Request => Reproduce verbatim only the lines from the one containing "Is point (380, 38)" through the last line below, both included.

Data shown =>
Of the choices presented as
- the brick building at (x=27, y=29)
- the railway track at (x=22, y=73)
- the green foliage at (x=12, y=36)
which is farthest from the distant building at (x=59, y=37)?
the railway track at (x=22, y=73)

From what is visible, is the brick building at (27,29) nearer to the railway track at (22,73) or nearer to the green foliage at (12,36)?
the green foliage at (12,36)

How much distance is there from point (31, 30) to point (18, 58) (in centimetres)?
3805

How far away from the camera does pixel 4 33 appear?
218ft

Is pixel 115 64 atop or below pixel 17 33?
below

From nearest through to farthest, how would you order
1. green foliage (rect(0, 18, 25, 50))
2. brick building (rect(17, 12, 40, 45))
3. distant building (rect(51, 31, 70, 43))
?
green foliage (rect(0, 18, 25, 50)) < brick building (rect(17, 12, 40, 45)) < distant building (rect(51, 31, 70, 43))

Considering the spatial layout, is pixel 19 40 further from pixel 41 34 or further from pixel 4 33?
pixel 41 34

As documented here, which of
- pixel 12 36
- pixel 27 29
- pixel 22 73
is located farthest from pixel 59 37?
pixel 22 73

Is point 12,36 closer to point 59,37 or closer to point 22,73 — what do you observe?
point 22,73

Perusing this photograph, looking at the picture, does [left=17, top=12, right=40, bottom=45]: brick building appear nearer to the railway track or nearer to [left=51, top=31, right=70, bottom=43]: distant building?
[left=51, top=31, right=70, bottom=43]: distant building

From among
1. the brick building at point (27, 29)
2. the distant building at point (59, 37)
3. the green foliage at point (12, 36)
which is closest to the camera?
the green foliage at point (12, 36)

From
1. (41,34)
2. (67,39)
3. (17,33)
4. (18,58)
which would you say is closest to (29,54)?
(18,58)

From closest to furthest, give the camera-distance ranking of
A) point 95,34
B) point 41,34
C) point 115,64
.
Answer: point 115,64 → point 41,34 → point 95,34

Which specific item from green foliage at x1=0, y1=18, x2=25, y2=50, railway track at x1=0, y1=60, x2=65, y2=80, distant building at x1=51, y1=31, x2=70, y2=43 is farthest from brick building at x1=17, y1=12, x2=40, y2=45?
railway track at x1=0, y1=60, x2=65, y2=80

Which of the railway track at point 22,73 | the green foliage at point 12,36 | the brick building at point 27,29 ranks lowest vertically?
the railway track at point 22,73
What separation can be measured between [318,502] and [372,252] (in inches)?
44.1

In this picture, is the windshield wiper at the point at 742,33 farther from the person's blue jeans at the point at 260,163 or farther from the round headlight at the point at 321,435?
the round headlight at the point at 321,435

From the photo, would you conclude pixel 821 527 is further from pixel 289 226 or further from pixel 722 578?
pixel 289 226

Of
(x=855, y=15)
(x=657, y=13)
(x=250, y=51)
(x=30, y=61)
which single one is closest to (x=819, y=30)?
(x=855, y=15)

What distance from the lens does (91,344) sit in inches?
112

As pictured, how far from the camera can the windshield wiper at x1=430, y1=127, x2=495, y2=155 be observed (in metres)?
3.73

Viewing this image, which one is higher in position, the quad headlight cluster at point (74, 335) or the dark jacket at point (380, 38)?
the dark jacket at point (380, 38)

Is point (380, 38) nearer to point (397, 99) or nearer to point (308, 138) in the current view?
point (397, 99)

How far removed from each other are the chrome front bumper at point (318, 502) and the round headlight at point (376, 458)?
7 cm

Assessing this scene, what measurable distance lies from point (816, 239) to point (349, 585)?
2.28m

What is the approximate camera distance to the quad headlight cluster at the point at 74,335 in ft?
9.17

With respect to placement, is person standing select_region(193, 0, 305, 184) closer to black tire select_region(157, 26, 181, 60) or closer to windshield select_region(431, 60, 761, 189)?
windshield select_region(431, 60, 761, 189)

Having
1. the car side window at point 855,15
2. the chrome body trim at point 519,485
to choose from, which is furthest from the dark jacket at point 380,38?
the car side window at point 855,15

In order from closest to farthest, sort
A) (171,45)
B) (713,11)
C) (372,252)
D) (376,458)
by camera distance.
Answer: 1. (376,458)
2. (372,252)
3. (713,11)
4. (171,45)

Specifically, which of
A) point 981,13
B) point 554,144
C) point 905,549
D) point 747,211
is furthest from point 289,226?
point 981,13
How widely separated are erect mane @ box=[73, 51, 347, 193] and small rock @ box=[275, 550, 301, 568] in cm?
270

Output of the task =>
Is point (380, 38) nearer to point (397, 99) or nearer to point (308, 138) in the current view?
point (397, 99)

How far removed from each other are the chrome front bumper at point (318, 502) and the round headlight at point (376, 458)?
7 cm

Assessing this scene, what measurable distance lies from point (816, 239) to point (349, 585)?
2.28m

What is the approximate camera distance to the quad headlight cluster at the point at 74,335 in ft?
9.17

With respect to placement, is person standing select_region(193, 0, 305, 184) closer to black tire select_region(157, 26, 181, 60) or closer to windshield select_region(431, 60, 761, 189)?
windshield select_region(431, 60, 761, 189)

Having
1. the car side window at point 855,15
2. the chrome body trim at point 519,485
to choose from, which is furthest from the dark jacket at point 380,38?
the car side window at point 855,15

In order from closest to farthest, sort
A) (171,45)
B) (713,11)
C) (372,252)
D) (376,458)
by camera distance.
Answer: 1. (376,458)
2. (372,252)
3. (713,11)
4. (171,45)

Specifically, which of
A) point 981,13
B) point 554,144
C) point 905,549
D) point 747,211
is furthest from point 289,226?
point 981,13
How widely separated are erect mane @ box=[73, 51, 347, 193] and small rock @ box=[275, 550, 301, 568] in cm?
270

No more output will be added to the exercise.